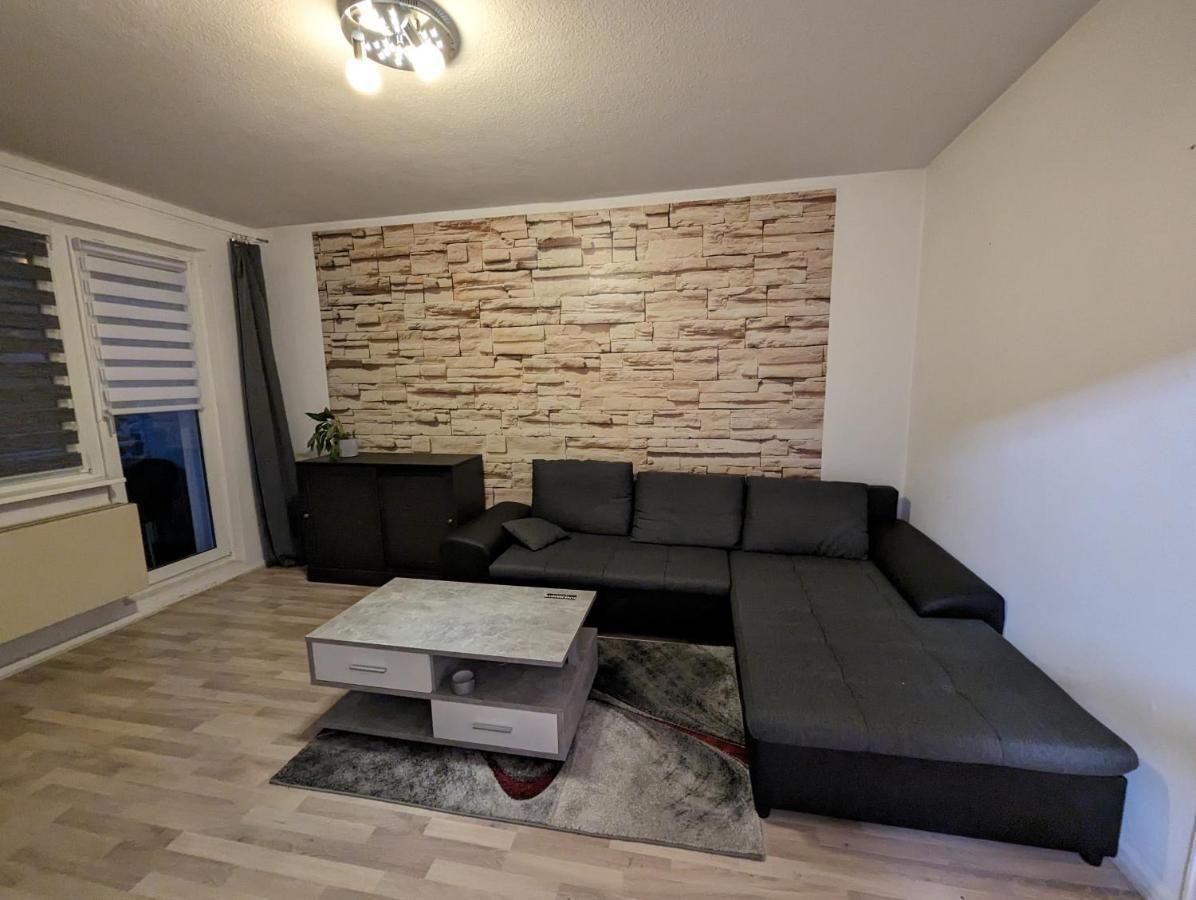Appartement Nb Vogelviertel Zwei *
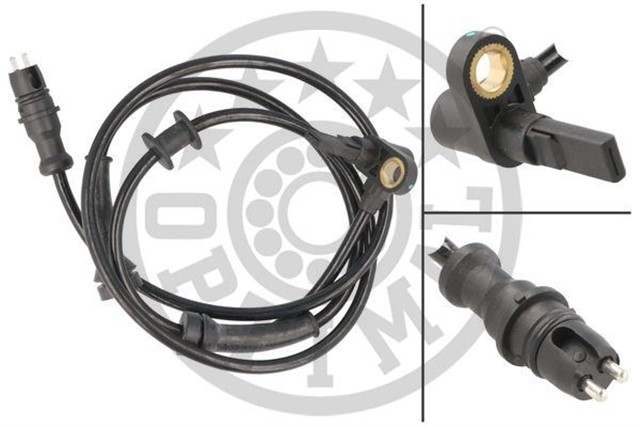 TEKERLEK HIZ SENSORU GTV916 - SPIDER916 ; MAREA185 - MAREA WEEKEND185 ; LANCIA : LYBRA839 - LYBRA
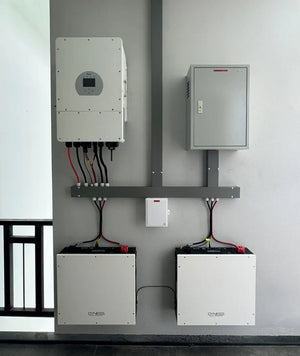 DL5.0C Powers Homes in Chiang Mai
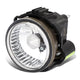 D-Motoring - 08-13 Subaru Forester/Impreza WRX STI Fog Lights - Clear Lens - Plug-n-Play - 1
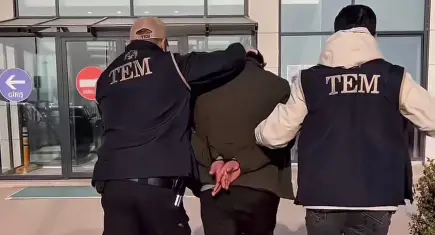 Yalova’da DEAŞ operasyonu: 1 kişi tutuklandı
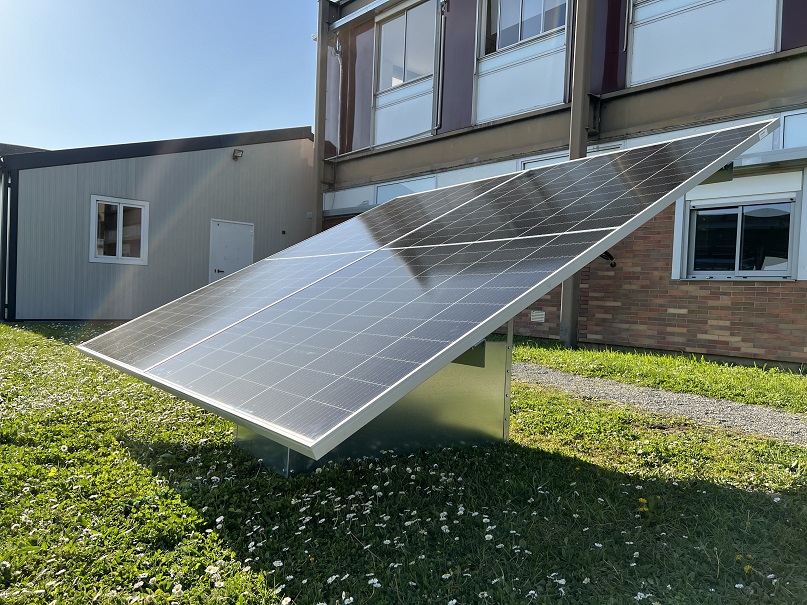découvrez les fenêtres de toit photovoltaïques, une solution innovante qui combine lumière naturelle et production d'énergie solaire. idéales pour optimiser l'efficacité énergétique de votre habitat tout en apportant un design moderne.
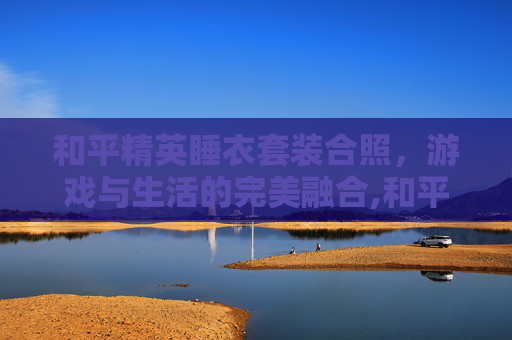 和平精英睡衣套装合照，游戏与生活的完美融合,和平精英 睡衣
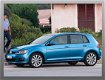 Volkswagen Golf - 1.4 TSI Highline BlueMotion | automaat | standkachel | lederen bekleding | - 1 - Thumbnail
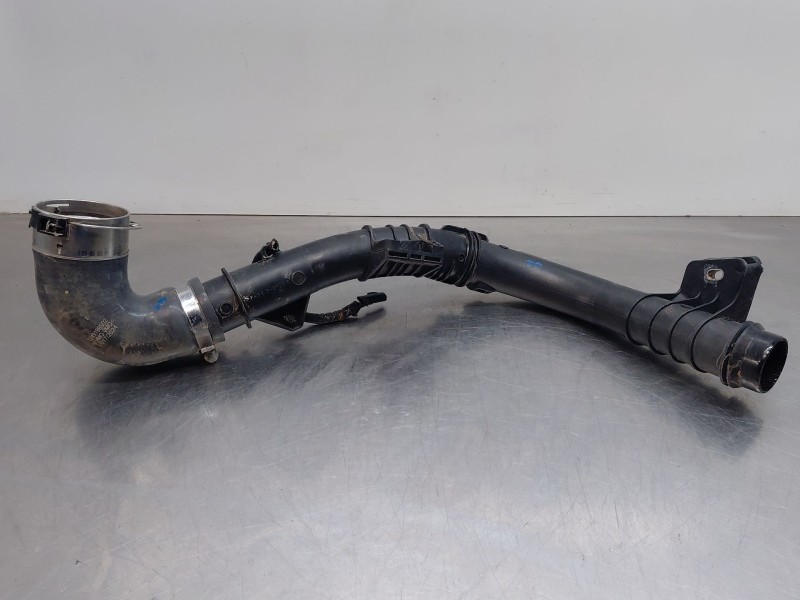 Recambio de tubo presion turbocompresor para renault master iii furgón referencia OEM IAM   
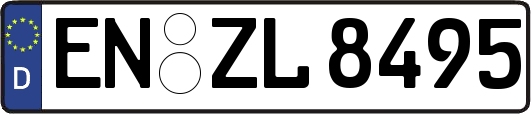 EN-ZL8495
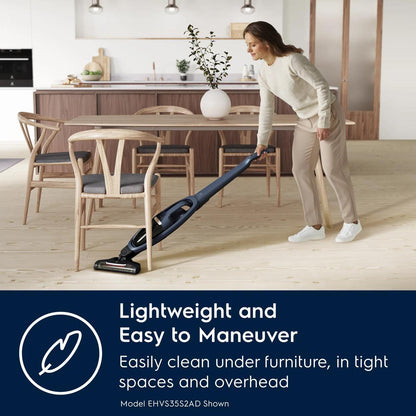 Electrolux EHVS35P2AT WellQ7™ Pet Vacuum
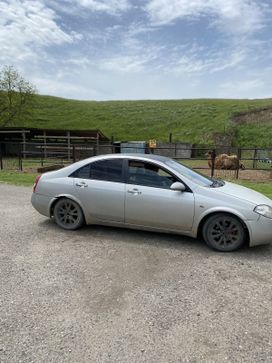  Nissan Primera 2001 , 250000 , 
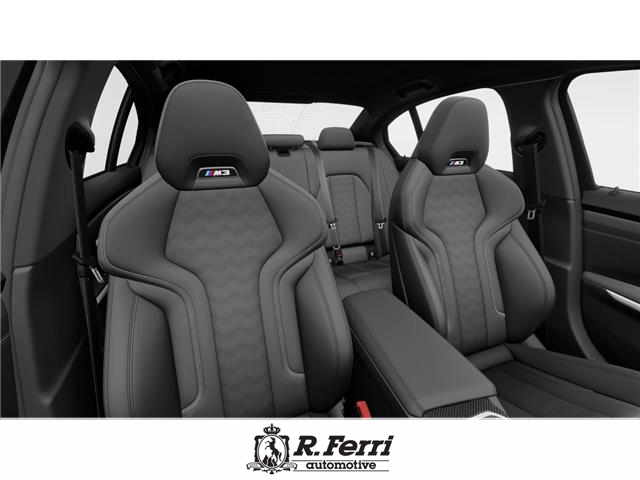 2026 BMW M3 Base (Stk: 34692) in Woodbridge - Image 11 of 14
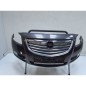 OPEL INSIGNIA 08-13 ZDERZAK PRZOD ATRAPA GRILL HALOGENY Z177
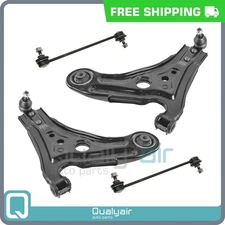 New Suspension Kit for Chevrolet Aveo Aveo Pontiac G3 Front End - 4pcs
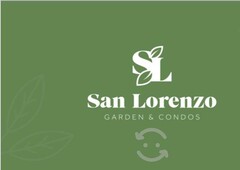 san lorenzo garden y condos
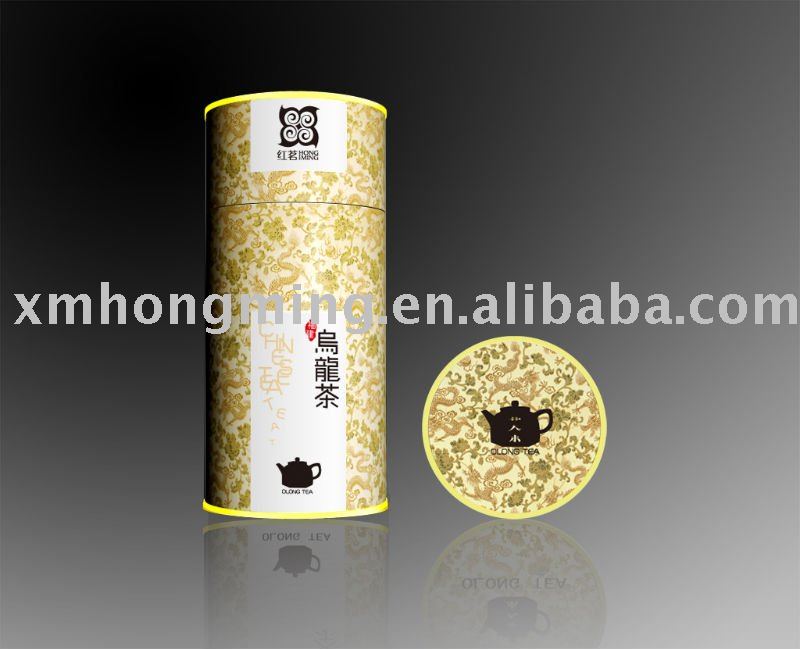Oolong Tea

#####

INSTRUCTION =
Copy every line of the data above word for word, but leave the pictures out.

WORKED SOLUTION =
Appartement Nb Vogelviertel Zwei *
 TEKERLEK HIZ SENSORU GTV916 - SPIDER916 ; MAREA185 - MAREA WEEKEND185 ; LANCIA : LYBRA839 - LYBRA
 DL5.0C Powers Homes in Chiang Mai
 D-Motoring - 08-13 Subaru Forester/Impreza WRX STI Fog Lights - Clear Lens - Plug-n-Play - 1
 Yalova’da DEAŞ operasyonu: 1 kişi tutuklandı
découvrez les fenêtres de toit photovoltaïques, une solution innovante qui combine lumière naturelle et production d'énergie solaire. idéales pour optimiser l'efficacité énergétique de votre habitat tout en apportant un design moderne.
 和平精英睡衣套装合照，游戏与生活的完美融合,和平精英 睡衣
 Volkswagen Golf - 1.4 TSI Highline BlueMotion | automaat | standkachel | lederen bekleding | - 1 - Thumbnail
 Recambio de tubo presion turbocompresor para renault master iii furgón referencia OEM IAM   
 EN-ZL8495
 Electrolux EHVS35P2AT WellQ7™ Pet Vacuum
  Nissan Primera 2001 , 250000 , 
 2026 BMW M3 Base (Stk: 34692) in Woodbridge - Image 11 of 14
 OPEL INSIGNIA 08-13 ZDERZAK PRZOD ATRAPA GRILL HALOGENY Z177
 New Suspension Kit for Chevrolet Aveo Aveo Pontiac G3 Front End - 4pcs
 san lorenzo garden y condos
Oolong Tea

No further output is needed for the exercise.